Piala Dunia 2026 yang digelar di Amerika Serikat, Kanada, dan Meksiko semakin mendekati kick-off, dan Grup B diprediksi menjadi salah satu grup paling kompetitif di fase awal turnamen. Kanada sebagai tuan rumah akan mendapat sorotan utama, namun mereka harus bersaing ketat dengan Swiss, Bosnia-Herzegovina, dan Qatar untuk mengamankan tiket ke babak 16 besar.
Secara peringkat FIFA, Swiss (peringkat 19) menjadi unggulan utama, disusul Kanada (30), Qatar (55), dan Bosnia-Herzegovina (65). Meski demikian, status tuan rumah memberi Kanada keuntungan besar dalam hal dukungan suporter dan adaptasi atmosfer pertandingan.
Kanada Andalkan Generasi Emas dan Alphonso Davies
Kanada datang ke Piala Dunia 2026 dengan ekspektasi tinggi setelah dua kali tampil di edisi sebelumnya tanpa meraih satu pun poin. Namun kali ini, Les Rouges memiliki skuad yang jauh lebih matang dan berpengalaman.
Nama besar seperti Alphonso Davies menjadi pusat perhatian. Bek sayap Bayern Munich itu dikenal dengan kecepatan eksplosif dan kemampuan menyerang dari sisi kiri yang sulit dihentikan lawan. Ia diprediksi menjadi motor permainan Kanada dalam membongkar pertahanan lawan.

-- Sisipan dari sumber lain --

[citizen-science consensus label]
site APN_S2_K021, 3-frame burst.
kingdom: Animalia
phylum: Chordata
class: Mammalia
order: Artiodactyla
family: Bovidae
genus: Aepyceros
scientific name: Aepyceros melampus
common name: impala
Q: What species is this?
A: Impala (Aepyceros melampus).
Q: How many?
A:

Selain Davies, Jonathan David juga menjadi tumpuan di lini depan meski performanya di level klub belum terlalu konsisten musim ini. Kombinasi keduanya diharapkan mampu membawa Kanada mencetak sejarah dengan lolos dari fase grup untuk pertama kalinya.
Bosnia-Herzegovina Punya Mental Underdog Berbahaya
Bosnia-Herzegovina menjadi salah satu cerita menarik setelah berhasil menyingkirkan tim kuat seperti Italia dan Wales di babak playoff kualifikasi UEFA. Ini menjadi penampilan kedua mereka di Piala Dunia setelah edisi 2014 di Brasil.
Meski berstatus tim non-unggulan, Bosnia memiliki lini serang yang produktif di Bundesliga melalui Ermedin Demirovic dan Haris Tabakovic. Namun sorotan utama tetap tertuju pada Edin Dzeko, striker veteran berusia 40 tahun yang masih menjadi simbol kekuatan tim.
Kehadiran Dzeko diyakini mampu memberi ketenangan dalam situasi krusial, meski kondisi fisiknya tidak lagi berada di puncak performa.
Qatar Berusaha Bangkit dari Kegagalan
Qatar datang ke Piala Dunia 2026 dengan tekanan besar setelah menjadi tuan rumah pada 2022 namun gagal meraih satu pun kemenangan. Kali ini, mereka berharap bisa tampil lebih kompetitif di bawah pelatih Julen Lopetegui.
Namun performa mereka dalam beberapa laga uji coba masih belum meyakinkan. Pertahanan yang rapuh menjadi masalah utama, dengan jumlah kebobolan yang cukup tinggi dalam pertandingan kualifikasi.
Meski demikian, Qatar masih memiliki senjata utama yaitu Akram Afif. Penyerang Al-Sadd itu tampil luar biasa di level klub dengan kontribusi gol dan assist yang sangat tinggi, menjadikannya ancaman utama di lini depan.
Swiss Siap Jadi Penguasa Grup
Swiss datang ke Piala Dunia 2026 dengan modal solid. Mereka tampil konsisten dalam beberapa turnamen terakhir dan bahkan mencapai perempat final Euro 2024 sebelum tersingkir lewat adu penalti.
Di bawah asuhan Murat Yakin, Swiss dikenal sebagai tim yang disiplin, efisien, dan sulit dikalahkan. Granit Xhaka menjadi sosok kunci baik sebagai pemimpin maupun pengatur tempo permainan di lini tengah.
Dengan pengalaman dan kedalaman skuad yang lebih baik dibandingkan rival-rivalnya, Swiss diprediksi menjadi favorit kuat untuk keluar sebagai juara Grup B.
Laga Kunci dan Prediksi Akhir
Salah satu laga paling menentukan di Grup B adalah pertemuan Kanada vs Qatar. Laga ini bisa menjadi penentu langkah awal Kanada dalam mengamankan posisi di fase gugur, terutama dengan dukungan penuh publik tuan rumah.
Secara keseluruhan, Swiss diprediksi akan tampil stabil dan mengamankan posisi puncak klasemen. Kanada berpeluang besar menemani mereka ke babak 16 besar. Sementara Bosnia-Herzegovina dan Qatar harus berjuang keras untuk mencuri poin.